Records for this task
★ ★ ★ ★ ★ ★ ★

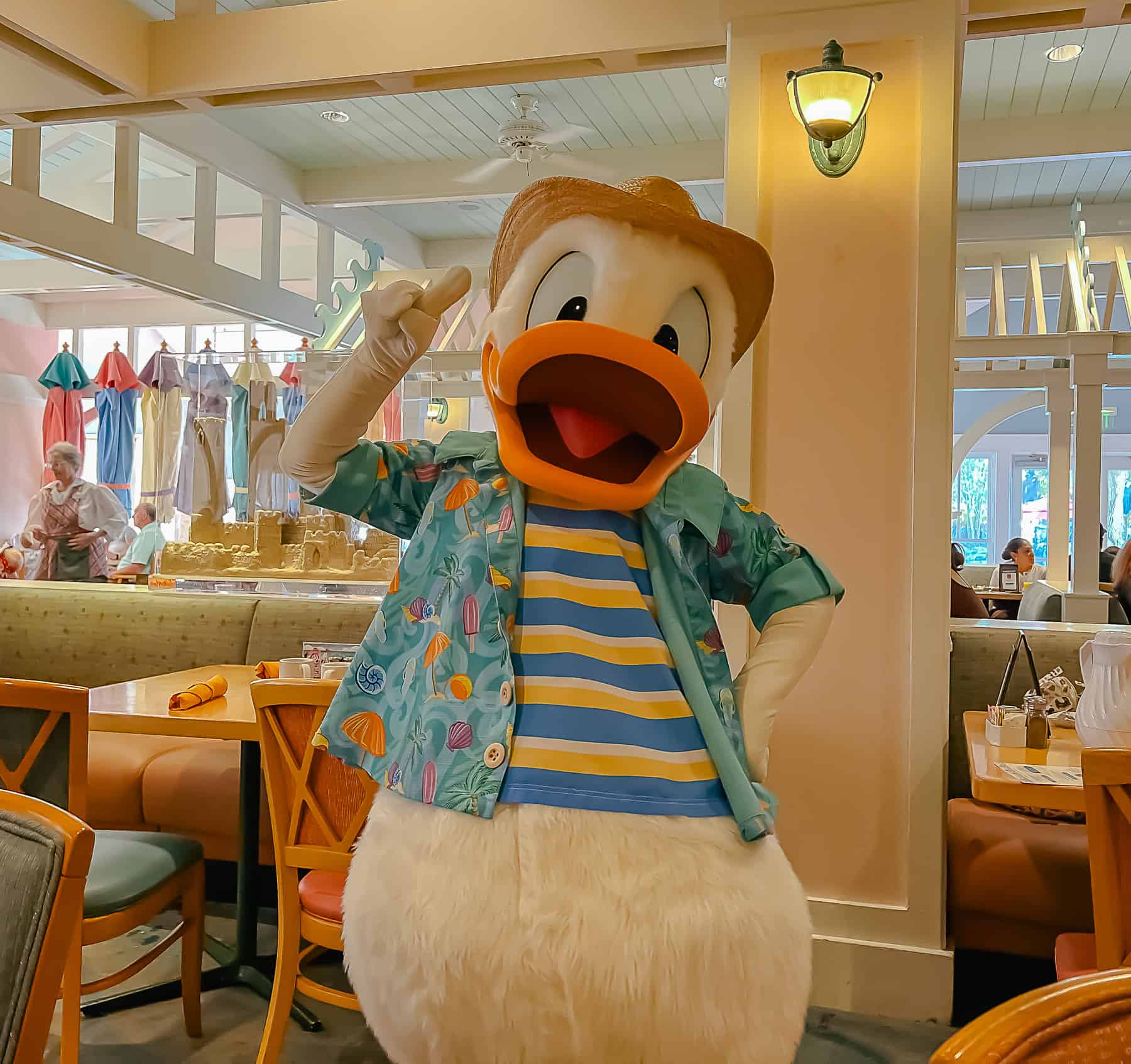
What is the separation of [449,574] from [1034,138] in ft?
18.7

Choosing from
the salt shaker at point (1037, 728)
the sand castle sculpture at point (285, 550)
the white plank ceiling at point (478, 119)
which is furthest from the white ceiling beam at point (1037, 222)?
the salt shaker at point (1037, 728)

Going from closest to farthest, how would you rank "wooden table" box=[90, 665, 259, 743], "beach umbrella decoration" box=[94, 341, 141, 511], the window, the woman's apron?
1. "wooden table" box=[90, 665, 259, 743]
2. the woman's apron
3. "beach umbrella decoration" box=[94, 341, 141, 511]
4. the window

★ ★ ★ ★ ★ ★ ★

Task
Copy the material shown above in full and exactly. Skip the pictures.

The answer
What is the separation of [449,574] from [1034,138] in ft?
18.7

Choosing from
the salt shaker at point (1037, 728)
the sand castle sculpture at point (285, 550)
the white plank ceiling at point (478, 119)
which is furthest from the white ceiling beam at point (1037, 222)?
the salt shaker at point (1037, 728)

Going from closest to farthest, how would you rank "wooden table" box=[90, 665, 259, 743], "beach umbrella decoration" box=[94, 341, 141, 511], the window, the woman's apron?
1. "wooden table" box=[90, 665, 259, 743]
2. the woman's apron
3. "beach umbrella decoration" box=[94, 341, 141, 511]
4. the window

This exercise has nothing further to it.